Please return the data word for word and leave out any picture it contains.
***** Dataset content
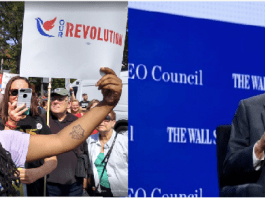 Two photos side by side with McKayla Wilkes at a rally holding a poster that says Our Revolution and Steny hoyer on the left with a backdrop that says CEO Council and Wall St. Journal.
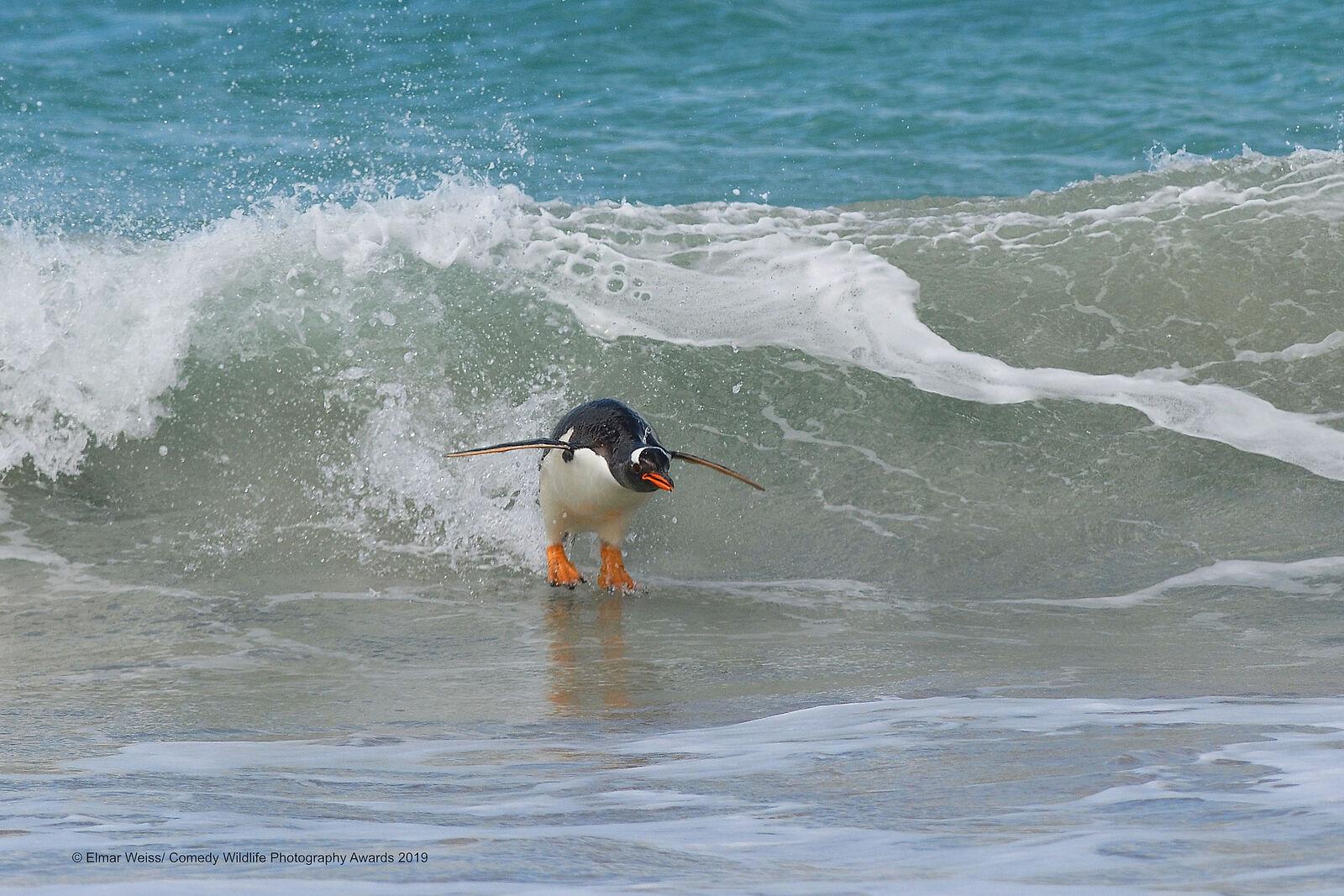 «Сёрфинг. Южноатлантический стиль». Фотограф Elmar Weiss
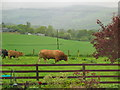 NN9451 : Grazing livestock Balnaguard near Pitlochry. by Johnny Durnan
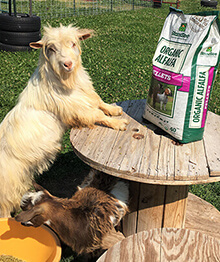 Goat Climbing on Table to Eat Standlee Product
**********
### Written answer
 Two photos side by side with McKayla Wilkes at a rally holding a poster that says Our Revolution and Steny hoyer on the left with a backdrop that says CEO Council and Wall St. Journal.
 «Сёрфинг. Южноатлантический стиль». Фотограф Elmar Weiss
 NN9451 : Grazing livestock Balnaguard near Pitlochry. by Johnny Durnan
 Goat Climbing on Table to Eat Standlee Product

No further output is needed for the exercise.